## Reading text
◆ ◆ ◆ ◆ ◆
On emerging-world corporate “tigers,” the profitability of innovations, and other topics of interest.

(originally published by Booz & Company)

Revenge of the Domestic Tigers
Paul Bracken (paul.bracken@yale.edu), “Big Business and the Golden Straitjacket.” Click here.

Photograph by Corbis
Forget Wal-Mart conquering the world; the future may belong to companies such as Petrobras (Brazil), Lukoil (Russia), Wipro (India), Haier (China), and Cemex (Mexico). “The rise of big business in Russia, China, India, Brazil, Mexico, and other emerging market nations is one of the most important yet overlooked basic trends taking place in the world today,” writes Paul Bracken, professor of management and political science at Yale School of Management.

Foreign multinationals have had big business mostly to themselves in these countries for more than a decade. Many developing countries depended on foreign companies to supply the job training, technology, and know-how they lacked. In return, foreign multinationals often used their leverage to force concessions from national governments. Globalization and the requirements of a market economy thus tended to reduce the power of national governments, as policy options were often defined to favor the interests of large global companies. This has been called the Golden Straitjacket.

But, says Professor Bracken, all that is about to change. The government leaders of emergent nations with large domestic markets are beginning to rethink the wisdom of surrendering their home markets. And in the next few years, he says, the growing power of domestic companies in these countries will create a new kind of emerging-world “tiger,” turning up the heat on the foreign multinationals, and allowing emergent nations — their governments and their companies — to break out of the straitjacket.

For example, one reason for China’s decision to develop its own car industry was to limit the undue influence that foreign multinationals had over the growth of the Chinese economy. Foreign car companies could choose to hold back on technology transfer or to pull back their investments in China; the nation’s prospects could then suffer. But the presence of a large Chinese car company targeting the same market makes those choices risky strategies for multinational firms.

As the influence of multinationals wanes, homegrown corporations will, to a degree, pick up the slack and extend their clout over government policy, especially in the area of competition and business regulations. India is a good illustration of how that is changing. Until a strong private sector emerged in the 1990s, bureaucracy and central planning prevented Indian companies from becoming efficient. But today, large corporations (such as the outsourcing giant Wipro) increasingly shape economic policy, often by successfully lobbying for limits on regulations.

These changes mean that foreign multinationals will have to find new ways of operating in these countries. In the future, Professor Bracken says, it will be much harder for them to go it alone, to deal directly with national governments, or to stitch together a network of small and compliant partner companies. Instead, he says, Western multinationals will have to work with and through homegrown companies to get access to these giant markets.

They also must pay attention to their own home markets, because some of the new large businesses from emergent nations may attempt to conquer their backyards. After all, no one in the West had heard of Toyota in 1965, and the Korean giant Samsung was virtually unknown just a decade ago.
◆ ◆ ◆ ◆ ◆
## Records from a data source
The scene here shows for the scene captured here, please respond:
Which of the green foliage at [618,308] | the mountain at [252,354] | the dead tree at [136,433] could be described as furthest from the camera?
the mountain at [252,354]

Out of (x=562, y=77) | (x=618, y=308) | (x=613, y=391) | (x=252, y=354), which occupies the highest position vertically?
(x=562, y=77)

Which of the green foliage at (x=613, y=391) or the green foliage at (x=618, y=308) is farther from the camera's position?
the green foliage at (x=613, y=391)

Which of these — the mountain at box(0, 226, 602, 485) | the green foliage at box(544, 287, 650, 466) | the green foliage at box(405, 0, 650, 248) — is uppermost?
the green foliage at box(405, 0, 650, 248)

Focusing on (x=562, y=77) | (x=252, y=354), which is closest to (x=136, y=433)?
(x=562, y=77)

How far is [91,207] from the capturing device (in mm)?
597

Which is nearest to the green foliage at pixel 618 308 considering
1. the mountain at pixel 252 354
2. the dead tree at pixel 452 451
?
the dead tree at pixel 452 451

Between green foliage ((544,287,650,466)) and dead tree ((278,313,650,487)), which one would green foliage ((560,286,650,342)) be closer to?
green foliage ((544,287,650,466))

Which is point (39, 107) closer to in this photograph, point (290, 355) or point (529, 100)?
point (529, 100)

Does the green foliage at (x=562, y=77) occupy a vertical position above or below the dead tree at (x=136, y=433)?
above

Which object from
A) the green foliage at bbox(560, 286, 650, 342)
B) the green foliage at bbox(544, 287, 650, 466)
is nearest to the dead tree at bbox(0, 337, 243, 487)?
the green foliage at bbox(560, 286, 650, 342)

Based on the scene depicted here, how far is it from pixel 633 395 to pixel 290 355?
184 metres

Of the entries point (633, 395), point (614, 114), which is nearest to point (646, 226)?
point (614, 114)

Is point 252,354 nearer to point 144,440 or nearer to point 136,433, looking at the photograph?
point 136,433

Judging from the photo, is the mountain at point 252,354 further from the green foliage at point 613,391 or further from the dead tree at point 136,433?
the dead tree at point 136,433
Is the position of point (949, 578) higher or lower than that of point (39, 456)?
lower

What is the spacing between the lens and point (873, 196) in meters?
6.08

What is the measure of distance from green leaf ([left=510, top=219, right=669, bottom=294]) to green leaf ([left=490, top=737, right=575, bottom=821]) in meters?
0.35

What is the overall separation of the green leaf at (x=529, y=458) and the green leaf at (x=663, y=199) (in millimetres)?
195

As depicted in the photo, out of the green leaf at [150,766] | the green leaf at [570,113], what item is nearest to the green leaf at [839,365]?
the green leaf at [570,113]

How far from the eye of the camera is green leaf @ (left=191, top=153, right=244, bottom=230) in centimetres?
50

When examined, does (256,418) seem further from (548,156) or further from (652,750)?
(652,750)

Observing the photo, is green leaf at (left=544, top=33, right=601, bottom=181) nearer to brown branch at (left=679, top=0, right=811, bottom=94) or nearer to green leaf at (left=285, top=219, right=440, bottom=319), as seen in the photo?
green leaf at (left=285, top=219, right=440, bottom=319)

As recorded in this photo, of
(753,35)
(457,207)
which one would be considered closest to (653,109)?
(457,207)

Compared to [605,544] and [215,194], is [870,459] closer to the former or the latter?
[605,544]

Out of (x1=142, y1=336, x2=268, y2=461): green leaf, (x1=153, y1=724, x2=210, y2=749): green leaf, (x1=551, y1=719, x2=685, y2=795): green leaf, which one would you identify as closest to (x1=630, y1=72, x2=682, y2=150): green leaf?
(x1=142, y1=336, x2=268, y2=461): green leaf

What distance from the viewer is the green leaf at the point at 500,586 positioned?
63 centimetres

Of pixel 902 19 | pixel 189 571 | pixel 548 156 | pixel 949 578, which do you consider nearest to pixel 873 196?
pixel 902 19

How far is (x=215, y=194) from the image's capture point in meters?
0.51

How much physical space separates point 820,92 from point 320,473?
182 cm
◆ ◆ ◆ ◆ ◆
## Aim
How would the piece on emerging-market corporate "tigers" go on after its last sentence? Write the next paragraph or two.

## The response
Opportunity Knocks
Thomas Astebro (astebro@rotman.utoronto.ca) and Kristina Dahlin (kd@rotman.utoronto.ca), “Opportunity Knocks.” Click here.

Innovation is often studied in the context of the activities of corporate R&D departments and government agencies. Individual inventors tend to be overlooked except for a very few whose inventions become wildly famous. Thomas Astebro, an associate professor of strategic management, and Kristina Dahlin, an assistant professor of strategic management, both of the Joseph L. Rotman School of Management at the University of Toronto, point out that this is a significant oversight. Independent inventors generated about 15 percent of patented inventions in the United States in 2003. U.S. government employees came up with a mere 1 percent.

Professors Astebro and Dahlin examined 559 Canadian inventions generated by independent inventors at inception stage and followed up after the inventions had been commercialized. The inventions were as varied as a meat tenderness tester, an industrial crusher of recycled cans, and a mechanically integrated tree harvester. The inventions were analyzed in terms of four parameters: technological significance (the impact that an invention has on technological development); technical performance (measured by whether an invention fulfills a different function or works better than competing products); feasibility (technical soundness and completeness); and technical uncertainty (the likelihood that planned and future R&D efforts will resolve outstanding technical issues).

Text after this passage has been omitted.